### Your objective
Exactly reproduce the line that contains "What of (182,199), (35,122), (7,190), (164,156)" and all lines after it in the entries below, through the very last line.

Questions about scene geometry

◇ ◇ ◇

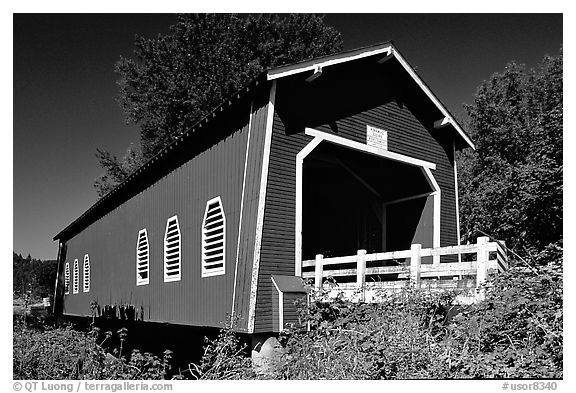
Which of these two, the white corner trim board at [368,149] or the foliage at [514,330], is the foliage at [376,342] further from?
the white corner trim board at [368,149]

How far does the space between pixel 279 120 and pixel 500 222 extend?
15954 mm

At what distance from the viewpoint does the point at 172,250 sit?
45.5 feet

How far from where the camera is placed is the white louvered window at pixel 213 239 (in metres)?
11.2

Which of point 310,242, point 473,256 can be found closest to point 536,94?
point 473,256

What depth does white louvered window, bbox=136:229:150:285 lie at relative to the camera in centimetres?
1573

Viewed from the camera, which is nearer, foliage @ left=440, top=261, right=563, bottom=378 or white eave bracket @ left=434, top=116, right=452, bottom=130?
foliage @ left=440, top=261, right=563, bottom=378

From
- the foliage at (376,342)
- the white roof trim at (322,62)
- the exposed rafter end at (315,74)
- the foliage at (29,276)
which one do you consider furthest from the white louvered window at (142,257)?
the white roof trim at (322,62)

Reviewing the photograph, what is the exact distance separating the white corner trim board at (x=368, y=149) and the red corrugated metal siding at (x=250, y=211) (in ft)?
3.19

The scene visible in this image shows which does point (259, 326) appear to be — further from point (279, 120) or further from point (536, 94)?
point (536, 94)

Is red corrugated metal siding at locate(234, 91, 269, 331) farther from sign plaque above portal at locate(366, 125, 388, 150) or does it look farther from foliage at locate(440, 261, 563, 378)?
foliage at locate(440, 261, 563, 378)

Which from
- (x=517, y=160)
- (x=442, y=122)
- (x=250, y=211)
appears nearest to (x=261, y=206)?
(x=250, y=211)

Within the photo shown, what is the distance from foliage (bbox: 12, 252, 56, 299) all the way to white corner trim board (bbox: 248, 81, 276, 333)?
3.55 m

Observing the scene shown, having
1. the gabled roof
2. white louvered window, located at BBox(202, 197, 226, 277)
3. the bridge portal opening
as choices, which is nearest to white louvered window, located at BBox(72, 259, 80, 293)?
the gabled roof
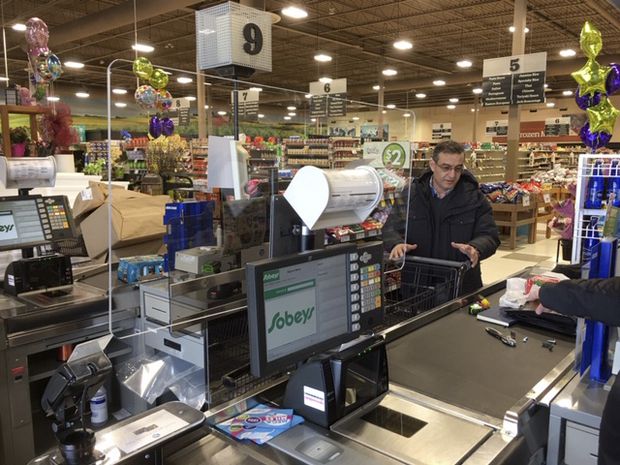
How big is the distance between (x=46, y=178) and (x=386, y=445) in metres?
2.44

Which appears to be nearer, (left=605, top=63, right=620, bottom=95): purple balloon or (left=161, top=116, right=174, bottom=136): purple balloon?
(left=605, top=63, right=620, bottom=95): purple balloon

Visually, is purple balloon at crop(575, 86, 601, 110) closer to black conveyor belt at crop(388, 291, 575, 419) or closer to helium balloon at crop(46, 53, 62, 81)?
black conveyor belt at crop(388, 291, 575, 419)

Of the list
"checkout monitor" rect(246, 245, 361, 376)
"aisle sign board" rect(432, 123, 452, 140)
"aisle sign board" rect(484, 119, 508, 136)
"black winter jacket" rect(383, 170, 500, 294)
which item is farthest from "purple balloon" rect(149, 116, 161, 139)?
"aisle sign board" rect(432, 123, 452, 140)

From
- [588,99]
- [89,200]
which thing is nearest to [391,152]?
[588,99]

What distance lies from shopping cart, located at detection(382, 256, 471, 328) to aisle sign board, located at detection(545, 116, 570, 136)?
20000 mm

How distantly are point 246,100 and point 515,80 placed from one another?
9398mm

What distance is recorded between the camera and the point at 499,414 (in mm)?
1404

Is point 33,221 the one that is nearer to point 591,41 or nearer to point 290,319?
point 290,319

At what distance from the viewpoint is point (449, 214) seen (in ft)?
9.92

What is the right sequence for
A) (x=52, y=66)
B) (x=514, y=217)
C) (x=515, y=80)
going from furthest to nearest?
(x=515, y=80)
(x=514, y=217)
(x=52, y=66)

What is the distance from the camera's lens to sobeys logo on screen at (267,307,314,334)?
1146 mm

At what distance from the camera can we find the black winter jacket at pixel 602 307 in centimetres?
113

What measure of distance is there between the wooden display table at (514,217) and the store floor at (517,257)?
175 millimetres

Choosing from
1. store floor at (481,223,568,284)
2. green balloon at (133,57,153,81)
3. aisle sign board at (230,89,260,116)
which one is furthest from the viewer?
store floor at (481,223,568,284)
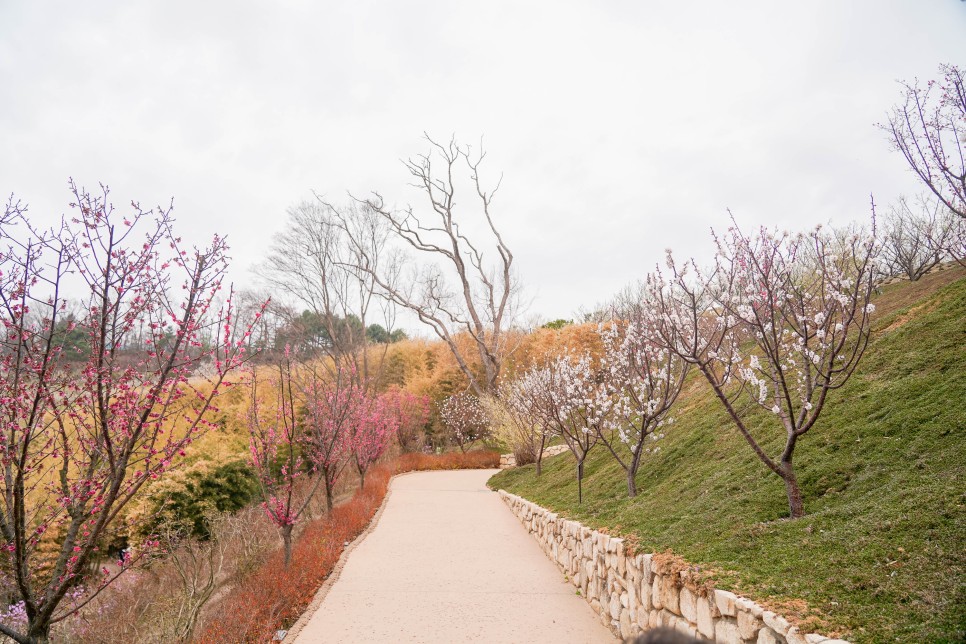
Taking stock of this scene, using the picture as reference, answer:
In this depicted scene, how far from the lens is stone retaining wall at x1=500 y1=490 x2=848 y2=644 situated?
295cm

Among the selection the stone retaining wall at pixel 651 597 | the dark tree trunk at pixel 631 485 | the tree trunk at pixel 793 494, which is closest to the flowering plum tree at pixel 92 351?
the stone retaining wall at pixel 651 597

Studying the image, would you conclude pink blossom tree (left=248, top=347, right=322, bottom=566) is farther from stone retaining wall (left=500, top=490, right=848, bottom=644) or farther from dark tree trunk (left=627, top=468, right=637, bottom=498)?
dark tree trunk (left=627, top=468, right=637, bottom=498)

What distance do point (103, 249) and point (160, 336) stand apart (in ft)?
2.08

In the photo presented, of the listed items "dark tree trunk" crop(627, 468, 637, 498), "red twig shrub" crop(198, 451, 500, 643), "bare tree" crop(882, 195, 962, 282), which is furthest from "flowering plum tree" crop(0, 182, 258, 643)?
"bare tree" crop(882, 195, 962, 282)

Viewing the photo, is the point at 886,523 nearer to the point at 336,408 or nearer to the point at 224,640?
the point at 224,640

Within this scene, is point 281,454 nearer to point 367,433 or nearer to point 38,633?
point 367,433

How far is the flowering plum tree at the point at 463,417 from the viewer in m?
21.8

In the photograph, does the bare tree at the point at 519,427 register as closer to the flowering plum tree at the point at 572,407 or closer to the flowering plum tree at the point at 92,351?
the flowering plum tree at the point at 572,407

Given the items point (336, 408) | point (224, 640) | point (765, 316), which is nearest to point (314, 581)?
point (224, 640)

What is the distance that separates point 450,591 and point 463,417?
1552cm

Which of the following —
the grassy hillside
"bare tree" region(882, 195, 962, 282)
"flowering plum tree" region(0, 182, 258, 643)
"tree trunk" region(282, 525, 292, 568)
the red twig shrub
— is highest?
"bare tree" region(882, 195, 962, 282)

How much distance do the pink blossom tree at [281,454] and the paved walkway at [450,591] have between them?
1180 millimetres

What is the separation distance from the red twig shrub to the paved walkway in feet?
0.97

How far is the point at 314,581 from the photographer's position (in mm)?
6605
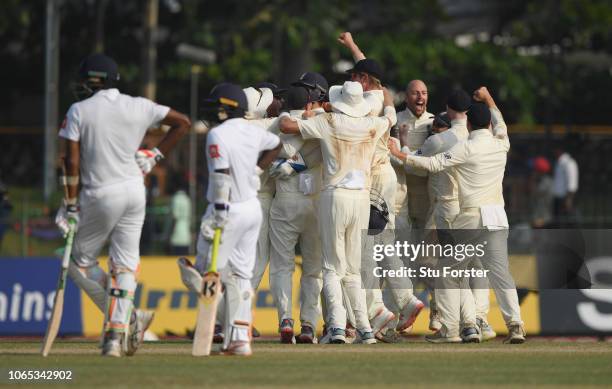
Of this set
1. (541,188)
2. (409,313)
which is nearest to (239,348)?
(409,313)

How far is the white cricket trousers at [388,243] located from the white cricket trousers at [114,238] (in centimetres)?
378

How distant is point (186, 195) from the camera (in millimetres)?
30438

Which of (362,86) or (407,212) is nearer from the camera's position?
(362,86)

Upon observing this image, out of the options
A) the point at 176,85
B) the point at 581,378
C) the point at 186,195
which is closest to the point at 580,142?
the point at 186,195

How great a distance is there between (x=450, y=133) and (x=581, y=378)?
4.76 m

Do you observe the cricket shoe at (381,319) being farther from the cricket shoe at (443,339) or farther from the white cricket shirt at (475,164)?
the white cricket shirt at (475,164)

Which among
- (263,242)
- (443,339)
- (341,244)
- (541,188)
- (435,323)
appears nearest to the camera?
(341,244)

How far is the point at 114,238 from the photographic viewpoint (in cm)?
1398

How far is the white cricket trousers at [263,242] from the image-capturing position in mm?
17000

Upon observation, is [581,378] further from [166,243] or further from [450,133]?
[166,243]

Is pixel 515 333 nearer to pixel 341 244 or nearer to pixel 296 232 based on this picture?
pixel 341 244

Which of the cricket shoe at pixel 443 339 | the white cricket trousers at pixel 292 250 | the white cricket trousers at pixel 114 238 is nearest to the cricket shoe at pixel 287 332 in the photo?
the white cricket trousers at pixel 292 250

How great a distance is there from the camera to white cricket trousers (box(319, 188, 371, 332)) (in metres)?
16.1

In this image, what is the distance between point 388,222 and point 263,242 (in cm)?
142
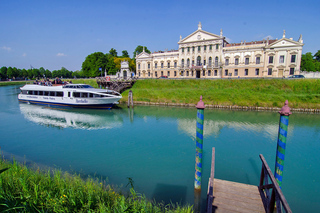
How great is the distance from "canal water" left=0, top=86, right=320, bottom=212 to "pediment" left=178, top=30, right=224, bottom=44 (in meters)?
31.7

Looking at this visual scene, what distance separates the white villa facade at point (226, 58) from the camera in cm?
4209

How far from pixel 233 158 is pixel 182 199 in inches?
216

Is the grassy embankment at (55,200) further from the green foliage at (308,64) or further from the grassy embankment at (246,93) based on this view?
the green foliage at (308,64)

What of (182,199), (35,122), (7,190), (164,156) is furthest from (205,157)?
(35,122)

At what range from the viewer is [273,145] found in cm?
1403

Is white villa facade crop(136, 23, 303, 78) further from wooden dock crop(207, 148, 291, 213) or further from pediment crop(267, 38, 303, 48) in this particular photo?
wooden dock crop(207, 148, 291, 213)

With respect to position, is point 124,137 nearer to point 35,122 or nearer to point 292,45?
point 35,122

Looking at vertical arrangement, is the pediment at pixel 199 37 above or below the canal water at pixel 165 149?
above

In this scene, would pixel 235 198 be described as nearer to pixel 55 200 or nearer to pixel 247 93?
pixel 55 200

◇ ◇ ◇

### Worked solution
What of (182,199), (35,122), (7,190), (164,156) is furthest from (205,157)?
(35,122)

At what range from the viewer is [273,145] found in cm?
1403

Is white villa facade crop(136, 23, 303, 78) further from wooden dock crop(207, 148, 291, 213) or further from pediment crop(267, 38, 303, 48) in this particular photo?
wooden dock crop(207, 148, 291, 213)

With respect to position, is point 124,137 nearer to point 35,122 or nearer to point 292,45?
point 35,122

Looking at vertical arrangement, is the pediment at pixel 199 37 above or below the canal water at pixel 165 149?
above

In this scene, would pixel 235 198 be described as nearer to pixel 55 200 or nearer to pixel 247 93?
pixel 55 200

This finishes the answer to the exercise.